Leaving out the pictures, retype all the material exactly.

Excerpts from a spatial dataset:
------------------------------------

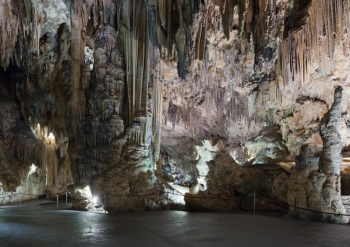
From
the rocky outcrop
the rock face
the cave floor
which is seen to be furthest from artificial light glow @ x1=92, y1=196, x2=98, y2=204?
the rocky outcrop

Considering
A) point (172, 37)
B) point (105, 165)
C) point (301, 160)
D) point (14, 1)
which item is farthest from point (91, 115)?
point (301, 160)

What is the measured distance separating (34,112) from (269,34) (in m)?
11.4

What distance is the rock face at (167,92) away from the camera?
772 centimetres

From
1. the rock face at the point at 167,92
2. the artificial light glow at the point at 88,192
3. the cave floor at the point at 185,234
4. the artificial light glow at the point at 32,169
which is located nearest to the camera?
the cave floor at the point at 185,234

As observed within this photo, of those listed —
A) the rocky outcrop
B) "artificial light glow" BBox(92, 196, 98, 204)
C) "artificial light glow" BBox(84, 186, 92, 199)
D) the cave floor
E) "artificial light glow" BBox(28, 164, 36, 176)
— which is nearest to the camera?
the cave floor

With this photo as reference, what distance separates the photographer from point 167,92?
14.0m

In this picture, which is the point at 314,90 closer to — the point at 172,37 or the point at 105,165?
the point at 172,37

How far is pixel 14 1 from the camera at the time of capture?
9.66m

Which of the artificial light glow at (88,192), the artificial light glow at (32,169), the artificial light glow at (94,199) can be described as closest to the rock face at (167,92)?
the artificial light glow at (88,192)

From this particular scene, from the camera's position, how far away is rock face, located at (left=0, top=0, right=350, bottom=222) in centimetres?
772

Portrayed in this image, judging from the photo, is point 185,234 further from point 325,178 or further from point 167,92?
point 167,92

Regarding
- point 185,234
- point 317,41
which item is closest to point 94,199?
point 185,234

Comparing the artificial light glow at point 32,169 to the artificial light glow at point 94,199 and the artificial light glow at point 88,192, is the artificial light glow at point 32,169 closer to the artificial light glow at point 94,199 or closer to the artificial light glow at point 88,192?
the artificial light glow at point 88,192

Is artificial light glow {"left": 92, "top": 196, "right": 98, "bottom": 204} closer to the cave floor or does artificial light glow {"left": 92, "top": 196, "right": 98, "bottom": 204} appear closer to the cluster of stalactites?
the cave floor
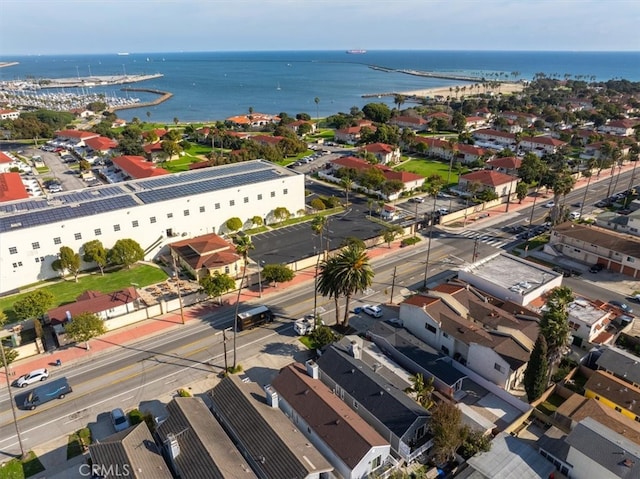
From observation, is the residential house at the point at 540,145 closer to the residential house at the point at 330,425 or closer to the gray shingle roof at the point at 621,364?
the gray shingle roof at the point at 621,364

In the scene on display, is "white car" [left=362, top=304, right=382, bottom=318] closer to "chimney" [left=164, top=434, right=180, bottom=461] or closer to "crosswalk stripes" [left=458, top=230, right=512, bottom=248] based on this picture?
"chimney" [left=164, top=434, right=180, bottom=461]

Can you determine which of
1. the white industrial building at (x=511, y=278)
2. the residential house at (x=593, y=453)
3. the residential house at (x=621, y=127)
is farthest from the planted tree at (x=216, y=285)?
the residential house at (x=621, y=127)

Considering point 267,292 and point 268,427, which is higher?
point 268,427

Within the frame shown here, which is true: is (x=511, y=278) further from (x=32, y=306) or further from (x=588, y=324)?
(x=32, y=306)

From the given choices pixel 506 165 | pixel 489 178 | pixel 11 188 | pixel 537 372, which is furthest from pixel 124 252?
pixel 506 165

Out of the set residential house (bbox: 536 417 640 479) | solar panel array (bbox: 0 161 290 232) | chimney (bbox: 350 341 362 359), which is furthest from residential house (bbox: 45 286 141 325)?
residential house (bbox: 536 417 640 479)

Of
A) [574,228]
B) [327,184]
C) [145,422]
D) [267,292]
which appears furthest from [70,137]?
[574,228]

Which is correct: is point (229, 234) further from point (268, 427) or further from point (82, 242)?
point (268, 427)

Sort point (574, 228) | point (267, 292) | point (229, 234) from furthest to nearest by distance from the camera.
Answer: point (229, 234)
point (574, 228)
point (267, 292)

------------------------------------

THE SOLUTION —
From
the rocky outcrop
the rock face
the cave floor
which is seen to be furthest from artificial light glow @ x1=92, y1=196, x2=98, y2=204?
the rocky outcrop

Considering
A) point (172, 37)
B) point (105, 165)
C) point (301, 160)
D) point (14, 1)
which item is farthest from point (91, 115)?
point (301, 160)

What is the measured distance separating (34,112) from (269,34) (in m)?
11.4

What distance is the rock face at (167,92) away from the camera?
772 centimetres

From
1. the rock face at the point at 167,92
2. the artificial light glow at the point at 88,192
3. the cave floor at the point at 185,234
4. the artificial light glow at the point at 32,169
which is located nearest to the camera?
the cave floor at the point at 185,234

As observed within this photo, of those listed —
A) the rocky outcrop
B) "artificial light glow" BBox(92, 196, 98, 204)
C) "artificial light glow" BBox(84, 186, 92, 199)
D) the cave floor
E) "artificial light glow" BBox(28, 164, 36, 176)
— which is nearest to the camera?
the cave floor

With this photo as reference, what distance separates the photographer from point 167,92?
14.0m

In this picture, which is the point at 314,90 closer to — the point at 172,37 or the point at 105,165?
the point at 172,37

How far is pixel 14 1 from the camera at the time of capture?
9.66m

Which of the artificial light glow at (88,192), the artificial light glow at (32,169), the artificial light glow at (94,199) can be described as closest to the rock face at (167,92)?
the artificial light glow at (88,192)

From this particular scene, from the camera's position, how far away is rock face, located at (left=0, top=0, right=350, bottom=222) in centimetres?
772

Portrayed in this image, judging from the photo, is point 185,234 further from point 325,178 or further from point 167,92?
point 167,92

Regarding
- point 185,234
- point 317,41
which item is closest to point 94,199?
point 185,234

Comparing the artificial light glow at point 32,169 to the artificial light glow at point 94,199 and the artificial light glow at point 88,192, is the artificial light glow at point 32,169 closer to the artificial light glow at point 94,199 or closer to the artificial light glow at point 88,192?
the artificial light glow at point 88,192

Is artificial light glow {"left": 92, "top": 196, "right": 98, "bottom": 204} closer to the cave floor or does artificial light glow {"left": 92, "top": 196, "right": 98, "bottom": 204} appear closer to the cluster of stalactites?
the cave floor
From observation, is the residential house at the point at 540,145 closer to the residential house at the point at 330,425 or closer to the gray shingle roof at the point at 621,364?
the gray shingle roof at the point at 621,364

In the scene on display, is "white car" [left=362, top=304, right=382, bottom=318] closer to "chimney" [left=164, top=434, right=180, bottom=461] or closer to "crosswalk stripes" [left=458, top=230, right=512, bottom=248] based on this picture?
"chimney" [left=164, top=434, right=180, bottom=461]

Can you determine which of
1. the white industrial building at (x=511, y=278)
2. the residential house at (x=593, y=453)
3. the residential house at (x=621, y=127)
is farthest from the planted tree at (x=216, y=285)?
the residential house at (x=621, y=127)

Considering point 267,292 and point 268,427, which is higher?
point 268,427

Within the frame shown here, which is true: is (x=511, y=278) further from (x=32, y=306) or further from (x=588, y=324)?
(x=32, y=306)

From the given choices pixel 506 165 | pixel 489 178 | pixel 11 188 | pixel 537 372, which is furthest from pixel 124 252?
pixel 506 165

Out of the set residential house (bbox: 536 417 640 479) | solar panel array (bbox: 0 161 290 232) | chimney (bbox: 350 341 362 359), which is furthest from residential house (bbox: 45 286 141 325)?
residential house (bbox: 536 417 640 479)

Of
A) [574,228]
B) [327,184]
C) [145,422]
D) [267,292]
which appears furthest from [70,137]?
[574,228]

Which is correct: is point (229, 234) further from point (268, 427) or further from point (82, 242)?
point (268, 427)

Sort point (574, 228) | point (267, 292) | point (229, 234) from furthest to nearest by distance from the camera.
Answer: point (229, 234)
point (574, 228)
point (267, 292)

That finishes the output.